SECRETARY, DEPARTMENT OF CORRECTIONS and FLORIDA ATTORNEY GENERAL, Respondents.

          ORDER

          WILLIAM F. JUNG, UNITED STATES DISTRICT JUDGE

         Before the Court is Petitioner’s Motion to Vacate (Dkt. 22) the judgment entered July 18, 2019 (Dkt. 17). The Court’s order of that same date denied the Amended Petition filed pursuant to 28 U.S.C. § 2254 (Dkt. 5). Dkt. 16. Relying on Rule 60(b)(3) of the Federal Rules of Civil Procedure, he claims that this Court impermissibly relied on false information regarding the DNA evidence used to convict him in state court. Dkt. 22 at 12.

         Rule 60(b)(3) allows a party to seek relief from a final judgment, and request reopening of the case, on the basis of fraud, misrepresentation, or misconduct by an opposing party. Rule 60(b) may not be used, however, to reopen a final habeas judgment unless the motion challenges “not the substance of the federal court’s resolution of a claim on the merits, but some defect in the integrity of the federal habeas proceeding.” Gonzalez v. Crosby, 545 U.S. 532, 532 (2005).[1] Fraud on the federal habeas court constitutes that type of defect. Id. at 532 n.5.

         Petitioner contends that the state committed fraud when at trial the prosecutor withheld exculpatory DNA evidence taken by a nurse and then relied instead on other false DNA evidence to convict. Dkt. 22 at 5-7. The other false DNA evidence was allegedly provided by a county forensic DNA technician and an FDLE forensic witness at trial. The alleged fraud here, as in Gonzalez, was perpetrated on a state court, not this Court in these habeas proceedings.[2] As such, Petitioner has not satisfied the fraud exception under Rule 60(b)(3). In any event, in the habeas ruling, this Court found that in addition to the DNA evidence, the victim made a positive identification and Petitioner made inculpatory statements in a taped phone call. Dkt. 16 at 2, 17, 24, 31.

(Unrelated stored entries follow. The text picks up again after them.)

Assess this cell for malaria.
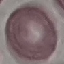
It is uninfected.

{
  "capture": "smartphone camera at the microscope eyepiece",
  "stain": "Giemsa",
  "image_type": "automatically extracted cell patch, resized to 64 × 64 pixels",
  "preparation": "thin smear"
}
Assess for Plasmodium parasites.
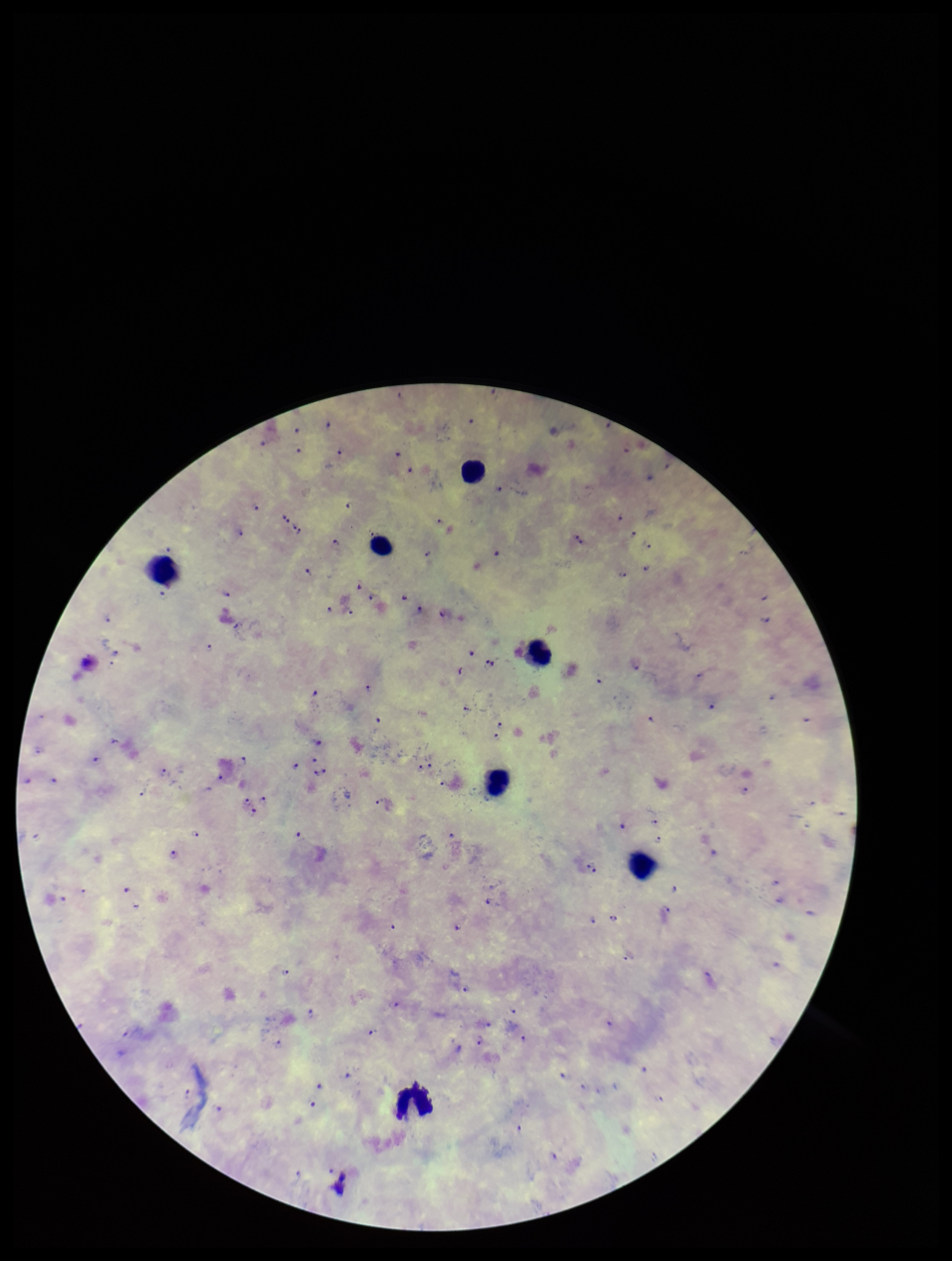
Detected.

Giemsa stain. Preparation: thick. Parasite count: 97. Image is 952×1261 pixels. Photographed through the microscope eyepiece with a smartphone camera. Patient malaria status: positive. Leukocyte count: 7. Single field of view. Species reported for this patient: Plasmodium falciparum.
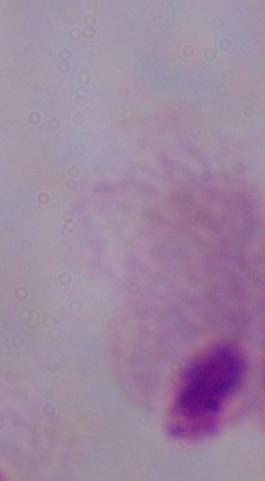
Summary:
  - Identification: trichomonad
  - Modality: micrograph
  - Magnification: 1000x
Classify this cell by malaria status.
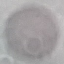

It is uninfected.

Summary:
  - Stain: Giemsa
  - Capture: smartphone through the microscope eyepiece
  - Image type: automatically extracted cell patch, resized to 64 × 64 pixels
  - Preparation: thin blood film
Identify the blood parasite species.
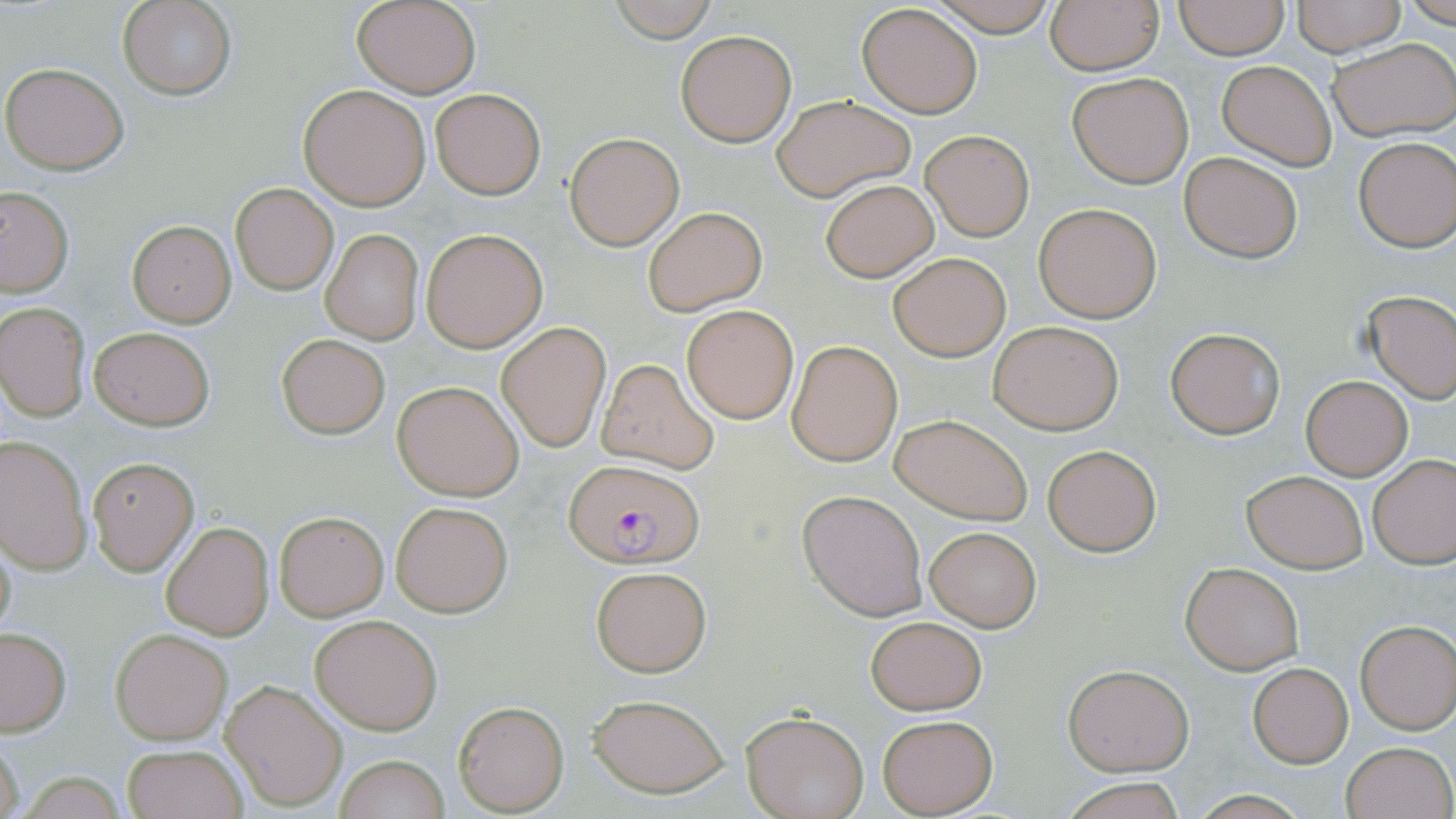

         Petitioner did raise in his amended petition the inadequacy of the DNA as it pertained to his allegedly ineffective counsel. Dkt. 16 at 9 (“issue of DNA . . . consumes much of Petitioner’s supporting memorandum”). Rule 60(b) is not, however, a tool to relitigate claims in a habeas that have already been presented or to raise grounds that could have been raised in the petition. See Thomas v. Florida, 706 Fed.App’x 653, 654–55 (11th Cir. 2017) (affirming district court for construing petitioner’s 60(b)(3) motion as impermissible successive § 2254 petition and for dismissing for lack of jurisdiction) (citing Franqui v. Florida, 638 F.3d 1368, 1371–72 (11th Cir. 2011) and other cases).[3] After review, the Court does not construe this motion as an attempt to file a successive motion.

         Considering the motion on its face as one filed under Rule 60(b)(3), Mr. Zimmerman has failed to show the fraud exception applies. The allegations do not seek to remedy a fraud agents of the government perpetrated on this federal court. Accordingly, it is therefore ORDERED AND ADJUDGED that Petitioner’s Motion to Vacate (Dkt. 22) is denied.

         DONE AND ORDERED.

---------

Notes:

[1] A clerical error in the judgment will also permit reopening. See also Gonzalez v. Sec’y for Dep’t of Corr., 366 F.3d 1253, 1277–78 (11th Cir. 2004) (en banc), aff’d on other grounds sub nom., Gonzalez v. Crosby, 545 U.S. 524 (2006).

[2] In Gonzalez, the petitioner Mobley alleged that perjured testimony was given at his sentencing after retrial, which he claims resulted in the jury returning a death sentence. Gonzalez v. Sec’y, 366 F.3d at 1282-84. According to Mobley, the testimony destroyed his chances of mitigation because the former prosecutor should have truthfully testified he advised the victim’s family that life without parole was not an option. Id. at 1282–84. The Eleventh Circuit held that the alleged fraud was committed, if at all, on the state court and not the federal court in a habeas proceeding, thereby precluding relief from the habeas judgment. Id. at 1284–85.